Can this be done in a simplier way? Magic Squares

[Dustinsfl]

Proving Axiom 1 of all 3 x 3 magic squares.

I used summation notation to do so but it is extremely long and cumbersome.

I attached the pdf file with the work.

Is there a way to do this in a simpler more concise manner?

 

[Dustinsfl]

I just added the pdf file I forgot to add.

 

[Tinyboss]

What is this axiom 1 that you're trying to prove? That PDF is impenetrable.

 

[Dustinsfl]

Impenetrable? https://www.physicsforums.com/showthread.php?t=384823&page=2

If you go to this link, you can catch up what we (the forum) have done.
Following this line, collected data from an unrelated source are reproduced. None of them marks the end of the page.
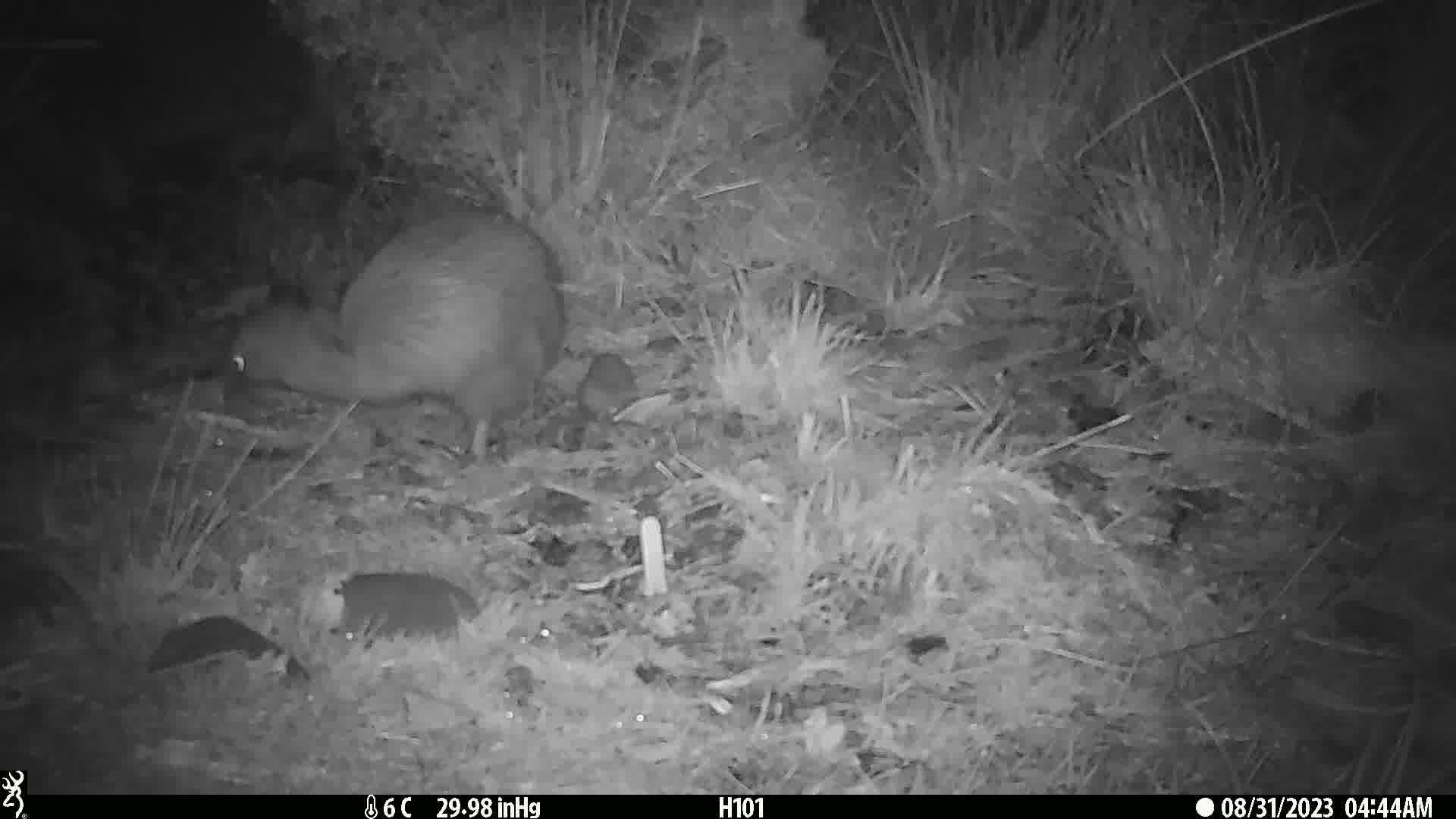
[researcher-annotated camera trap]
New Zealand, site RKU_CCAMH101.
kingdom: Animalia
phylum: Chordata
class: Aves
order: Apterygiformes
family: Apterygidae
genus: Apteryx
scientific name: Apteryx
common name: kiwi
I need to form the basis for S but I am not sure where to start.

 

[Zorba]

To form the basis, consider the equations you have regarding some $$A$$ a magic square, denote $$x_i = a_{1i} \in A \quad 1 \le i \le 3$$ and $$x_i = a_{2i} \in A \quad 4 \le i \le 6$$ and so on, then:

$$x_1 + x_2 + x_3 = x_4 + x_5 + x_6$$
$$x_1 + x_2 + x_3 = x_7 + x_8 + x_9$$
$$x_1 + x_4 + x_7 = x_2 + x_5 + x_8$$
$$x_1 + x_4 + x_7 = x_3 + x_6 + x_9$$
$$x_1 + x_2 + x_3 = x_1 + x_4 + x_7$$

If you play with these equations for a bit you can get the basis matrices.